Bartolomé Navarro, président du Fédération Murcienne des Guildes de Pêcheurs, a mis en garde contre la commercialisation d'espèces comme le mérou et le merlan de tailles inférieures à celles autorisées par la réglementation européenne. Par exemple, le mérou, qui doit mesurer au moins 45 centimètres, se retrouve sur les marchés avec des tailles de seulement 20 ou 25 centimètres. De même, le merlan, dont la longueur minimale autorisée est de 20 centimètres, est importé dans des tailles de 10 à 13 centimètres. Navarro souligne qu'il est inacceptable que les pêcheurs locaux soient obligés de respecter ces réglementations tout en autorisant l'entrée de produits qui ne les respectent pas.
Outre les problèmes de taille, la qualité du poisson importé est également un sujet de préoccupation. Navarro prévient que beaucoup de ces produits arrivent éviscérés pour prolonger leur fraîcheur, mais que cela pourrait prendre plus de cinq jours après leur capture, ce qui représente un risque pour la santé publique et une situation inacceptable pour les consommateurs.
L’absence de contrôles efficaces sur les produits importés constitue un autre point critique. Selon Navarro, les inspecteurs supervisent uniquement le poisson national, laissant les produits étrangers hors du radar. Il souligne qu'ils doivent contrôler tous les poissons, sanctionner les irrégularités et garantir la sécurité alimentaire, car il n'est pas juste que les pêcheurs locaux soient pénalisés alors que les produits étrangers entrent sans problème.
Face à cette situation, le gouvernement espagnol s'efforce de trouver des solutions. Luis Planas, ministre de l'Agriculture et de la Pêche, a rencontré les communautés autonomes méditerranéennes pour discuter d'éventuelles mesures. Parmi les propositions, se distinguent la révision des quotas de pêche européens et la mise à jour des études sur les fonds de pêche, car certaines données actuelles sont obsolètes. Sara Rubira, ministre de la Pêche de Murcie, assure que les conditions de la Méditerranée se sont améliorées et qu'il est possible d'appliquer des réglementations plus flexibles.
Entre fin 2024 et début 2025, les pêcheurs murciens ont organisé des grèves pour rendre visible le problème. Lors de ces manifestations, des marchés comme Verónicas à Murcie ou Santa Florentina à Cartagena cherchaient des alternatives sur d'autres marchés de la Méditerranée, comme Alcantarilla.

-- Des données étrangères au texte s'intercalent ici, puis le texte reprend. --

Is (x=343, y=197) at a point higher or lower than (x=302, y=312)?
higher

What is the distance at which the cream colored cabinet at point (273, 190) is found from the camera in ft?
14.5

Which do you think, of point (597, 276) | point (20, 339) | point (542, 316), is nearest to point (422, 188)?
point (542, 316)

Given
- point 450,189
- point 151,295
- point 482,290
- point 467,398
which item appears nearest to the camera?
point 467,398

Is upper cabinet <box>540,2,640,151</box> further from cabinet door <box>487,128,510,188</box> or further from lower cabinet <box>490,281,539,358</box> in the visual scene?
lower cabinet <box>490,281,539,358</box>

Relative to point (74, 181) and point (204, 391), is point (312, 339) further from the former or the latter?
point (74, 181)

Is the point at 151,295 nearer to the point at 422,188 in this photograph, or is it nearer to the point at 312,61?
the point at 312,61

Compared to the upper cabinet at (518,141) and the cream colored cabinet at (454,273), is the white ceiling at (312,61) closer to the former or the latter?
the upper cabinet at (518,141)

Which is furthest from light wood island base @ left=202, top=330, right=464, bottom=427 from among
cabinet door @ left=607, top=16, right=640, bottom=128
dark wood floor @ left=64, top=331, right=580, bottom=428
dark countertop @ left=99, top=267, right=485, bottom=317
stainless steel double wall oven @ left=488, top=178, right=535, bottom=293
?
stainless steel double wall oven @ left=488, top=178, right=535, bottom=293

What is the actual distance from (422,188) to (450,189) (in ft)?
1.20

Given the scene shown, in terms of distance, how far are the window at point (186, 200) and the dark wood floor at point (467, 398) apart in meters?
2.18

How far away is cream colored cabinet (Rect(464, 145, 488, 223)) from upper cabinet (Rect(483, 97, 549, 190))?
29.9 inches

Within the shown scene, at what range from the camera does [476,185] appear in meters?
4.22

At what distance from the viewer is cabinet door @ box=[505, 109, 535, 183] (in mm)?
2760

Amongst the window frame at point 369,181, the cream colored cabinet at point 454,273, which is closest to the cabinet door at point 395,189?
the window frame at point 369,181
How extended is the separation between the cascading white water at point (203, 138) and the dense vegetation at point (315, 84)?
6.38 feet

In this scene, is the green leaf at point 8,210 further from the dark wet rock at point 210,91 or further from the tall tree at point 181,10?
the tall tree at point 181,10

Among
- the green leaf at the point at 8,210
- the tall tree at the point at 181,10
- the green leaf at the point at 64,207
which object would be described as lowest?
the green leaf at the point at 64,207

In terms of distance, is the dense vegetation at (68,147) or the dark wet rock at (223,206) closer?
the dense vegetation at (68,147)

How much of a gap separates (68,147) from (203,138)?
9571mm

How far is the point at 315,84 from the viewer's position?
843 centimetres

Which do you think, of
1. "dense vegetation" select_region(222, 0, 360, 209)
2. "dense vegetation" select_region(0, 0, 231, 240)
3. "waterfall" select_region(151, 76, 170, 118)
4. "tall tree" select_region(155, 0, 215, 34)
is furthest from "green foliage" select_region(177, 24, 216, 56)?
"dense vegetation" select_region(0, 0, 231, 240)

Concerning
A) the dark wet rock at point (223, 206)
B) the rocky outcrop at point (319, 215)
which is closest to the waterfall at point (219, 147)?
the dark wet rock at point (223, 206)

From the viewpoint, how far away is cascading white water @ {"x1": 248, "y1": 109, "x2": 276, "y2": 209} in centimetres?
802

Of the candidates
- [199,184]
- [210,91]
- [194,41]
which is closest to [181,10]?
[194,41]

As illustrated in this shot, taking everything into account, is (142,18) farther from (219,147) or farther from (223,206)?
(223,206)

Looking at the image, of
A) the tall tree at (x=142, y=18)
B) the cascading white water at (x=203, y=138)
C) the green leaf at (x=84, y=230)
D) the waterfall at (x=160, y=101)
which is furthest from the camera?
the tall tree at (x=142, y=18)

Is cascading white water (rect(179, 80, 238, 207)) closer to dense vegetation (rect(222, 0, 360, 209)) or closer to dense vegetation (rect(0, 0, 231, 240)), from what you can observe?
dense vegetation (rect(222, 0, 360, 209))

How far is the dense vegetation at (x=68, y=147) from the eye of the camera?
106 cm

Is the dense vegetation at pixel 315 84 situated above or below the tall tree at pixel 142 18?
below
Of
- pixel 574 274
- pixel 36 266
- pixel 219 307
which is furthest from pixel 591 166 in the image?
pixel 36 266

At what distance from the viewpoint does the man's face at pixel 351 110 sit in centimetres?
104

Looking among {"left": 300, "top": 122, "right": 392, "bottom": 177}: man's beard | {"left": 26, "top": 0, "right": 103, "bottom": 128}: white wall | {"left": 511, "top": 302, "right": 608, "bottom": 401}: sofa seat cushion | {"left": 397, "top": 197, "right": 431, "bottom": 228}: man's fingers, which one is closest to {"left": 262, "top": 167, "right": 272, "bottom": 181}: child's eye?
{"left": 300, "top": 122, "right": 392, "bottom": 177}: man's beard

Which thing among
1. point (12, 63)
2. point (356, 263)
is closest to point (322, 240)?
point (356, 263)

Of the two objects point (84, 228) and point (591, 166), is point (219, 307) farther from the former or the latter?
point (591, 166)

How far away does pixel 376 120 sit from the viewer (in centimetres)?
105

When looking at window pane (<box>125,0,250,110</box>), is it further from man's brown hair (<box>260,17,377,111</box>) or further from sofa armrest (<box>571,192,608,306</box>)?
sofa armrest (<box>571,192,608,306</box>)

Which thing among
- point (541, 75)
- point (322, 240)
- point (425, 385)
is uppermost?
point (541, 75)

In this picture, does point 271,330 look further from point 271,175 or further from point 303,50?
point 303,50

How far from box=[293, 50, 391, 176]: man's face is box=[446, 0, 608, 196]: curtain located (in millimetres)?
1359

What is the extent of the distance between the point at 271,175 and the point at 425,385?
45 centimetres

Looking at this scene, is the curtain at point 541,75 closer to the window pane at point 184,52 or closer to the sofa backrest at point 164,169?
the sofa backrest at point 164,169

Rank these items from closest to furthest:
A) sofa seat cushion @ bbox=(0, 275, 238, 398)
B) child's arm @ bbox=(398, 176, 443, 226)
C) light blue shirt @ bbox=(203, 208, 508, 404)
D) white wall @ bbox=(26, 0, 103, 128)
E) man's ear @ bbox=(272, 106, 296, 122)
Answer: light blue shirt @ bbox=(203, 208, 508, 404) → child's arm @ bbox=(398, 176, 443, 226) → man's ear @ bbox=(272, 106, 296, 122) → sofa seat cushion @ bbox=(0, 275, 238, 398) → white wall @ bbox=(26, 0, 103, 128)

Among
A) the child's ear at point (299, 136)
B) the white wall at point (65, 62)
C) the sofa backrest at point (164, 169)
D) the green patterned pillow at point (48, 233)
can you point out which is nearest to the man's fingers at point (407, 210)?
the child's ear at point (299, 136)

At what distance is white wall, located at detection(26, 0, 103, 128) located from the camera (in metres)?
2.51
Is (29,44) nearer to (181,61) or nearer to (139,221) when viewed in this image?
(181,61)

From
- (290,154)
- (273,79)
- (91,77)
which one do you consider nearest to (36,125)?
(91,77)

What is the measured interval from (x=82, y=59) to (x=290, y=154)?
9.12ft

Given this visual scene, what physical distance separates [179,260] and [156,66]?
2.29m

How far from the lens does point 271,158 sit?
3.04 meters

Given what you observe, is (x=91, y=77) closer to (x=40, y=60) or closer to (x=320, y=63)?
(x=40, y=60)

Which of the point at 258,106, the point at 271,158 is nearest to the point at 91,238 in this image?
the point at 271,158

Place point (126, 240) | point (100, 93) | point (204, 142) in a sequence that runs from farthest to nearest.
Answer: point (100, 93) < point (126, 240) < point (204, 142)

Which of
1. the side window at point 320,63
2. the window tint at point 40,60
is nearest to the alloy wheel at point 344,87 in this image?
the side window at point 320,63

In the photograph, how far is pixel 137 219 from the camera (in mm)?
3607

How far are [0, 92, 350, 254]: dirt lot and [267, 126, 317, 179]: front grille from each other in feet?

Le problème s'étend également au secteur agricole. Selon le Coordonnateur des organisations paysannes et d'élevage (COAG), les importations de fruits et légumes en provenance du Maroc ont augmenté de 30% en octobre 2024 par rapport à l'année précédente. Le cas des tomates est particulièrement préoccupant, puisqu'on estime que les limites fixées dans l'accord de libre-échange avec l'UE ont été dépassées, générant une fraude fiscale de plus de 71 millions d'euros.
Face à ces plaintes, le secteur espagnol de la pêche exige des mesures urgentes pour garantir une concurrence loyale et la sécurité alimentaire des consommateurs. La mise en place de contrôles plus stricts et la révision des accords commerciaux avec les pays tiers sont présentées comme des actions nécessaires pour protéger l'industrie nationale de la pêche et garantir le respect de la réglementation européenne.